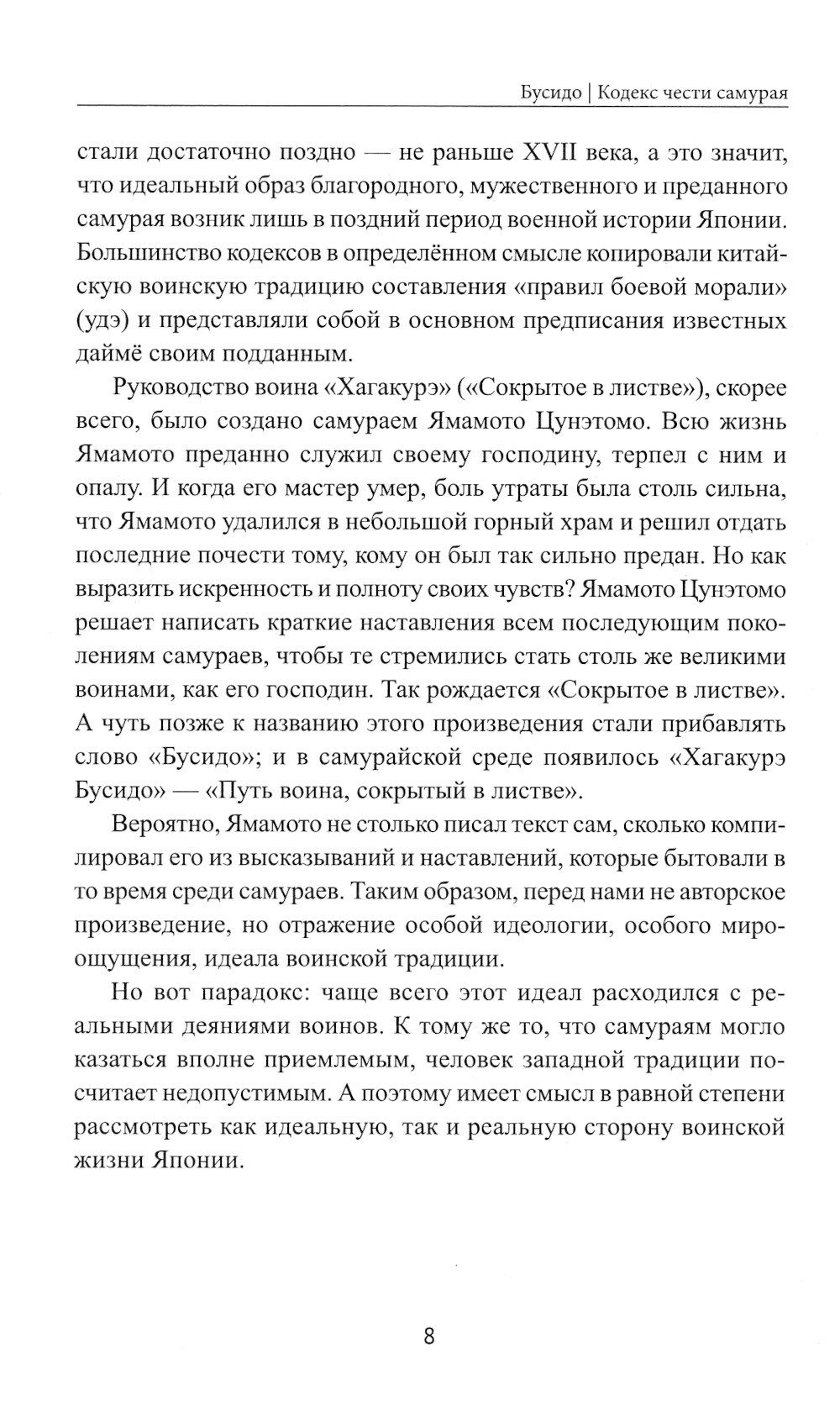 Бусидо | Кодекс чести самурая

стали достаточно поздно — не раньше XVII века, а это значит, что идеальный образ благородного, мужественного и преданного самурая возник лишь в поздний период военной истории Японии. Большинство кодексов в определённом смысле копировали китайскую воинскую традицию составления «правил боевой морали» (удэ) и представляли собой в основном предписания известных даймё своим подданным.

Руководство воина «Хагакурэ» («Сокрытое в листве»), скорее всего, было создано самураем Ямамото Цунэтомо. Всю жизнь Ямамото преданно служил своему господину, терпел с ним и опалу. И когда его мастер умер, боль утраты была столь сильна, что Ямамото удалился в небольшой горный храм и решил отдать последние почести тому, кому он был так сильно предан. Но как выразить искренность и полноту своих чувств? Ямамото Цунэтомо решает написать краткие наставления всем последующим поколениям самураев, чтобы те стремились стать столь же великими воинами, как его господин. Так рождается «Сокрытое в листве». А чуть позже к названию этого произведения стали прибавлять слово «Бусидо»; и в самурайской среде появилось «Хагакурэ Бусидо» — «Путь воина, сокрытый в листве».

Вероятно, Ямамото не столько писал текст сам, сколько компилировал его из высказываний и наставлений, которые бытовали в то время среди самураев. Таким образом, перед нами не авторское произведение, но отражение особой идеологии, особого мироощущения, идеала воинской традиции.

Но вот парадокс: чаще всего этот идеал расходился с реальными деяниями воинов. К тому же то, что самураям могло казаться вполне приемлемым, человек западной традиции посчитает недопустимым. А поэтому имеет смысл в равной степени рассмотреть как идеальную, так и реальную сторону воинской жизни Японии.

8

============================================================

#### [WHAT IS NEEDED]
Scan the records above for the word "всего" and return every line where it occurs.

#### [WORKED SOLUTION]
Руководство воина «Хагакурэ» («Сокрытое в листве»), скорее всего, было создано самураем Ямамото Цунэтомо. Всю жизнь Ямамото преданно служил своему господину, терпел с ним и опалу. И когда его мастер умер, боль утраты была столь сильна, что Ямамото удалился в небольшой горный храм и решил отдать последние почести тому, кому он был так сильно предан. Но как выразить искренность и полноту своих чувств? Ямамото Цунэтомо решает написать краткие наставления всем последующим поколениям самураев, чтобы те стремились стать столь же великими воинами, как его господин. Так рождается «Сокрытое в листве». А чуть позже к названию этого произведения стали прибавлять слово «Бусидо»; и в самурайской среде появилось «Хагакурэ Бусидо» — «Путь воина, сокрытый в листве».
Но вот парадокс: чаще всего этот идеал расходился с реальными деяниями воинов. К тому же то, что самураям могло казаться вполне приемлемым, человек западной традиции посчитает недопустимым. А поэтому имеет смысл в равной степени рассмотреть как идеальную, так и реальную сторону воинской жизни Японии.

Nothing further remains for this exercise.